* [PROBLEMS]
1: According to the scraping thread, which two tools is the asker currently using?
2: Reproduce the scraping thread between "The load more" and "problem. Thank you.", inclusive, swapping "help" for "assist".
3: Condense the paragraph of the scraping thread that begins "I would love to get all the review contents" into one shorter sentence that keeps its main facts.

* [SOURCE DOCUMENT]
◆ ◆ ◆ ◆ ◆ ◆ ◆
0

I encountered a problem when I tried to scrape the review text from ratemyprofessor.com (http://www.ratemyprofessors.com/ShowRatings.jsp?tid=860968#). I am currently using BeautifulSoup and requests.

I would love to get all the review contents, while the data after clicking "Load More" is inaccessible. I have tried different ways that have been posted on StackOverflow and Reddit, unfortunately, none of them works for me.

The load more button under inspection: onclick="javascript:mtvn.btg.Controller.sendLinkEvent({ linkName:'PROF:LoadMore', linkType:'o' } );"

I would greatly appreciate if anyone could help me with this problem. Thank you.

Chloe
  • 3
  • 2
  • Is that data JS generated? – SuperStew Nov 19 '18 at 21:15
  • @SuperStew I'm not sure... This is in the element inspect : *onclick="javascript:mtvn.btg.Controller.sendLinkEvent({ linkName:'PROF:LoadMore', linkType:'o' } );"* – Chloe Nov 19 '18 at 21:49
  • I'm afraid this violates the terms of service: http://www.ratemyprofessors.com/TermsOfUse_us.jsp#section6 unless you have prior permission. – QHarr Nov 19 '18 at 22:22

2 Answers2

0

This appears to a JS website. I think you'll need to use something like Selenium to scrape this. By using Selenium you could direct the web browser to scroll to the end and capture all the data you are looking for that way.
◆ ◆ ◆ ◆ ◆ ◆ ◆
* [DATASET SECTION]

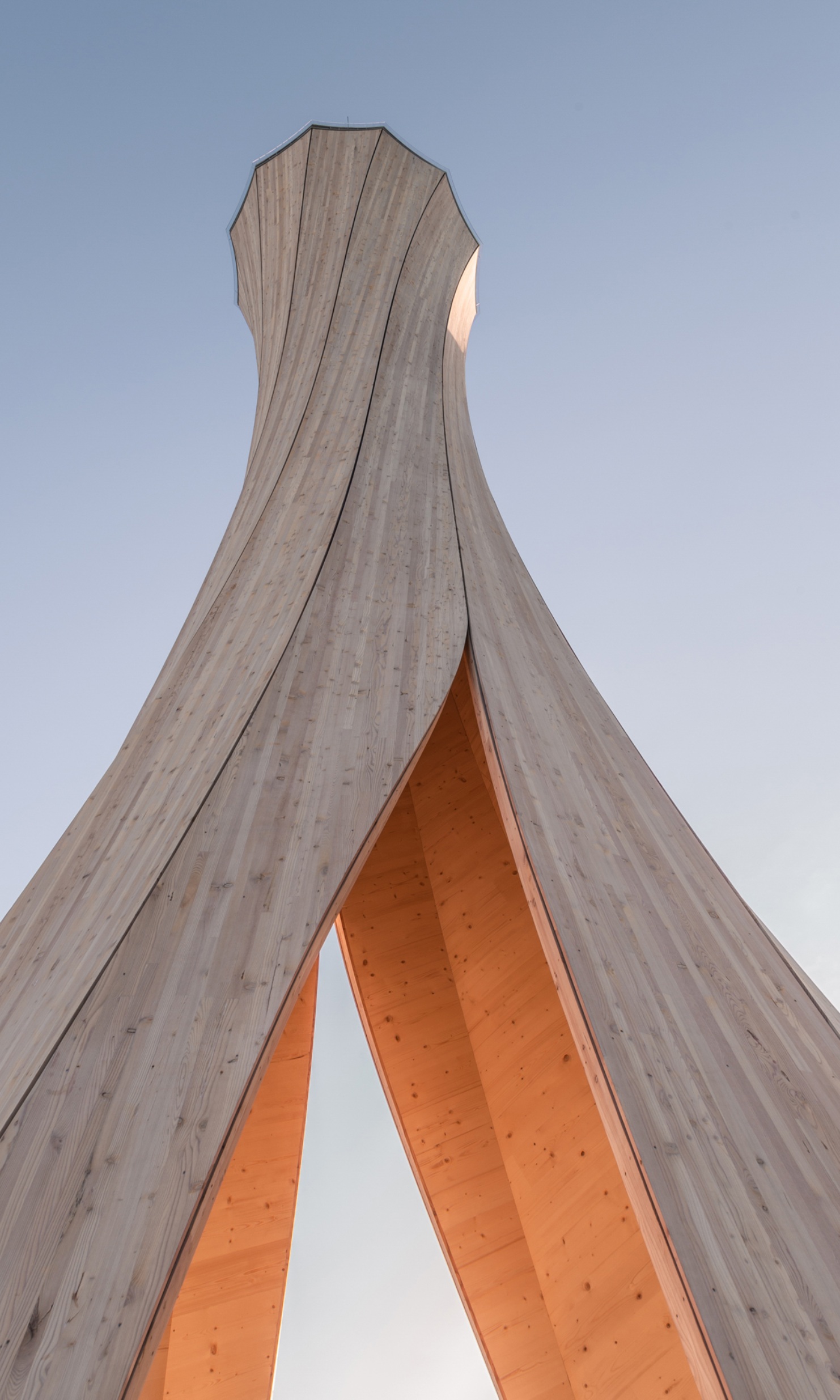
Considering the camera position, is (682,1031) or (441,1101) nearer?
(682,1031)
◆ ◆ ◆ ◆ ◆ ◆ ◆
* [RESULTS FOR THE EXERCISE]
1: BeautifulSoup and requests.

2:
The load more button under inspection: onclick="javascript:mtvn.btg.Controller.sendLinkEvent({ linkName:'PROF:LoadMore', linkType:'o' } );"

I would greatly appreciate if anyone could assist me with this problem. Thank you.

3: The asker wants all the review text, but can't reach the data shown after clicking "Load More," and none of the approaches posted on StackOverflow and Reddit have worked.